— PROBLEM SET —
A. According to the biography of Pierre Ramond, in what year did he become a professor of physics at the University of Florida?
B. The biography of Pierre Ramond lists New Jersey Institute of Technology under education, while its academic career section says he earned his BSEE from Newark College of Engineering. Explain, using the text, why these two entries do not conflict.

- Born: 31 January 1943 (age 83) Neuilly-sur-Seine, Hauts-de-Seine, France
- Education: New Jersey Institute of Technology Syracuse University
- Known for: RNS formalism Ramond–Ramond field Kalb–Ramond field Ramond algebra Seesaw mechanism
- Scientific career
- Fields: Theoretical physics
- Workplaces: University of Florida
- Doctoral advisor: A. P. Balachandran

= Pierre Ramond =

American physicist

Pierre Ramond (/rəˈmɔːnd/; born 31 January 1943) is distinguished professor emeritus of physics at University of Florida in Gainesville, Florida. He initiated the development of superstring theory.

== Academic career ==
Ramond completed his BSEE from Newark College of Engineering (now New Jersey Institute of Technology) in 1965 and completed his Ph.D. in physics from Syracuse University in 1969. He was a postdoctoral fellow at NAL (FermiLab) from 1969 to 1971. He became instructor at Yale University from 1971 to 1973 and assistant professor at Yale University from 1973 to 1976. He moved to Caltech as an R. A. Millikan Senior Fellow in 1976. He became a professor of physics at University of Florida in 1980, and given the title of "distinguished professor" in 1999.

— EXTRACTED RECORDS —

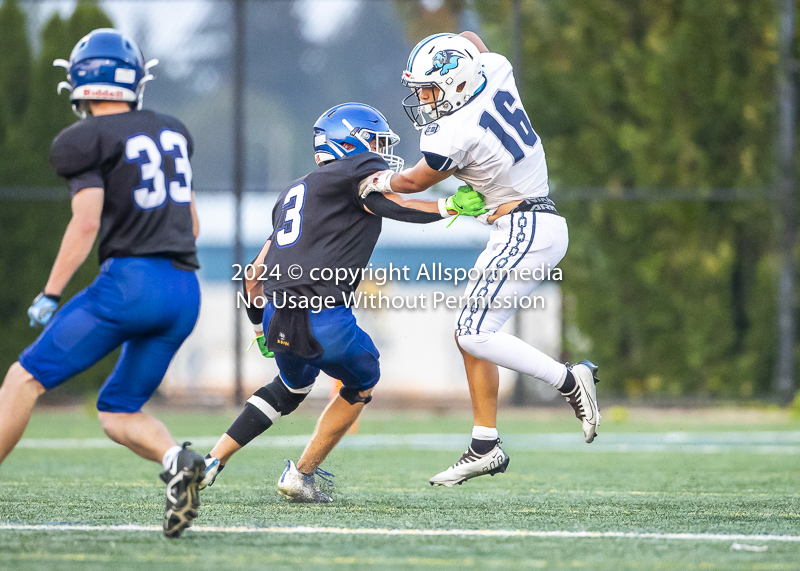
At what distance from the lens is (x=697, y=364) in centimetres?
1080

...

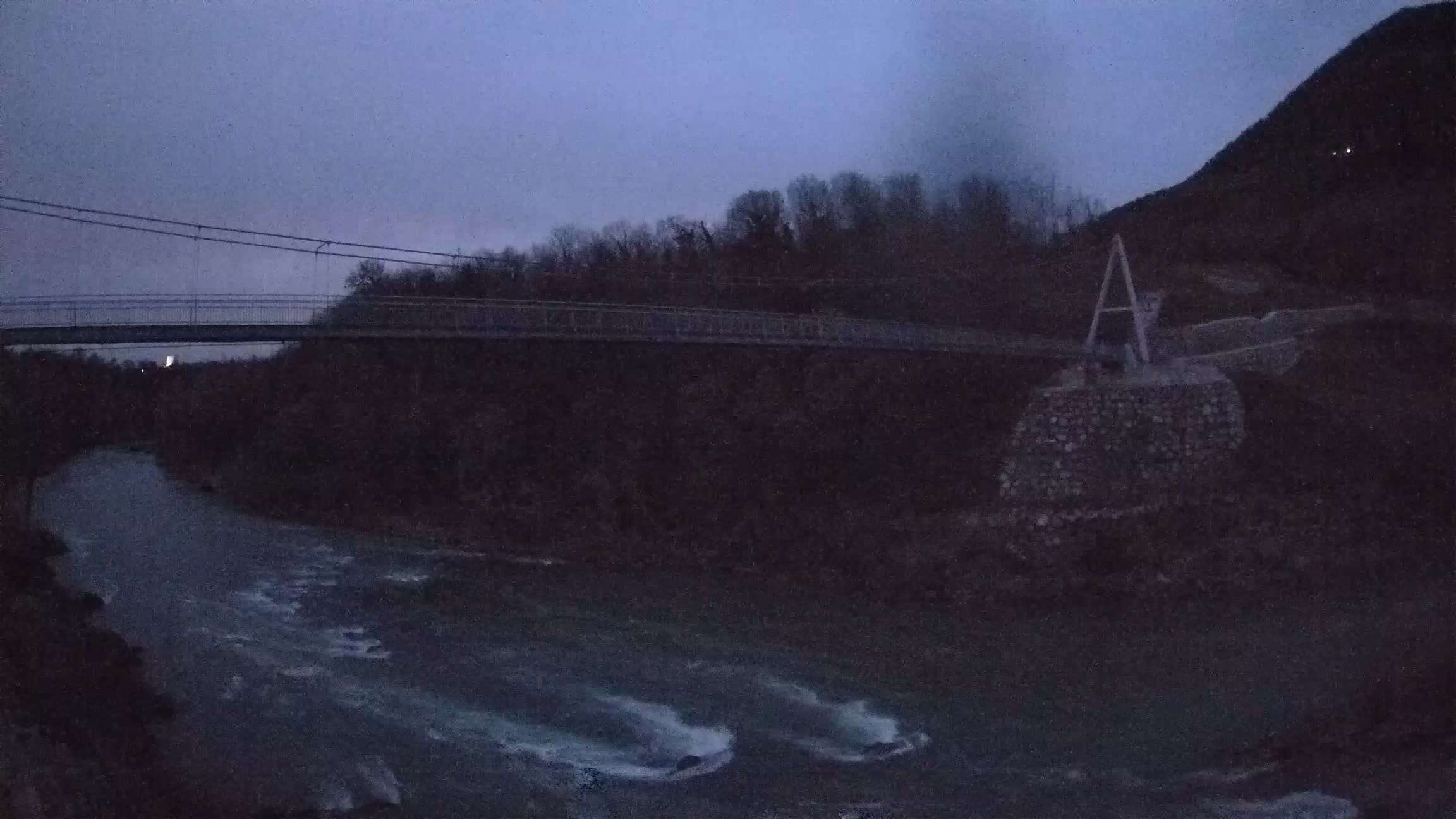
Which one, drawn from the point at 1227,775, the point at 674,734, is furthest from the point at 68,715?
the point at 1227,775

— ANSWERS FOR THE TASKS —
A. 1980

B. The academic career section notes that Newark College of Engineering is now New Jersey Institute of Technology. Both entries therefore name the same institution, under its former and its current name.